Fund manager Q&A: Betting on funds that thrive as rates rise

How wary are investors about rising interest rates? Just look at February.

Markets got rattled by signs that inflation might be increasing, raising the possibility that the Federal Reserve would hike interest rates at a faster pace. Such a move, investors fear, would put a brake on the economy and potentially hurt corporate profits.

Last week, concerns of faster-than-expected rate hikes sent the market into a skid after Fed Chairman Jerome Powell said that he was feeling more optimistic about the U.S. economy. Some investors took that as another signal that the central bank may get more aggressive on rates.

The Fed forecast in December that it would raise rates three times in 2018. But many analysts think economic developments might lead the Fed to boost rates four times this year. The first increase could come later this month, when the Fed holds its next policy meeting.

The growing likelihood of a pickup in rates this year is one reason that stocks of banks and other financial companies emerged with gains from last month's correction in the Standard & Poor's 500 index.

Banks tend to get a boost when investors expect interest rates to rise because higher rates allow lenders to charge more for loans.

Investors seeking to hedge against higher interest rates and increased volatility have other options besides traditional retail banks. Financial services companies, like State Street and BlackRock, which issue exchange-traded funds, or ETFs, tend to also do well when rates rise, says Michael Venuto, chief investment officer of Toroso Asset Management.

He says Toroso's ETF Industry Exposure & Financial Services exchange-traded fund, or ETF, is a good play for investors when interest rates and market volatility rise. The ETF, ticker symbol TETF, is up 8 percent this year, while the S&P 500 is up 1.8 percent. Answers have been edited for length and clarity.

Q: What goes into selecting the companies in the fund?

A: The ETF was designed to mirror the growth of the ETF industry. It's focused on all the companies that are aligned with this move toward low-cost, transparent tax-efficient investing. So the major players include BlackRock, WisdomTree, State Street, Charles Schwab. But it also includes things like the exchanges and the liquidity providers. Right now ETFs are 18 percent of the mutual fund world. That's the trend we're trying to capture, but you do get tangential benefits, like rising rates exposure and volatility exposure.

Q: How do these financial services companies benefit from higher interest rates?

A: Companies like a Charles Schwab benefit massively through money market holdings, the cash that people hold. Additionally, when you have rising rates you have money moving. Most of the money when it moves now doesn't go from one stock to another or one mutual fund to another. It's usually going from those instruments to ETFs, because that's just the flow of money today. State Street, our biggest position, is the main custodian for most of these money markets, ETFs and things along those lines. So rising rates can be a huge benefit to companies like Schwab and State Street.

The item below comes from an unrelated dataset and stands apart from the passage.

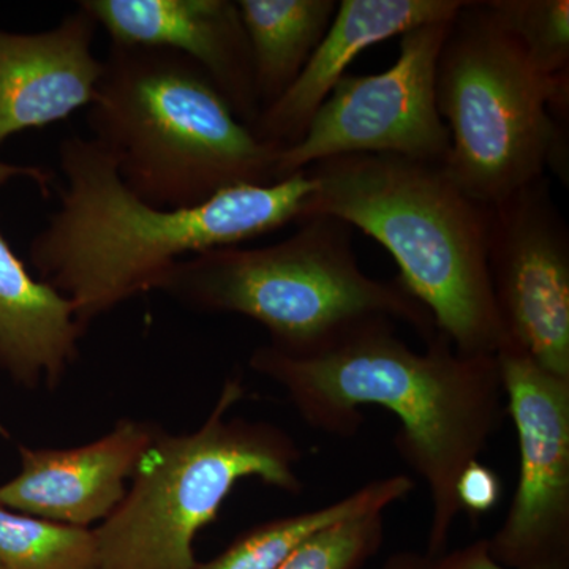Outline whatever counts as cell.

Q: Is this an alternative or a better approach than investing in funds that hold shares in retail banks?

A: A pure bank index would probably be geared better toward a rising rate environment. The problem is a pure bank index is subject to 1,000 other issues that can take away those benefits. Regulations, tariffs. This product is more about the subset of the financial services that's more aligned with the customer.

Q: How big of a factor would it be on stock prices if the Fed ends up speeding up the time table for rate hikes?

A: Markets like stability. They like things that are predictable, and when you bring in something unpredictable, you get volatility. We actually benefit from it. The best-performing stock in our portfolio is a company called Virtu, they're the No. 1 trading firm in the U.S. today. When the market started going batty a couple of weeks ago, Virtu was up 60 percent for the year. (It's now up 75 percent.) When volatility returns they make more money.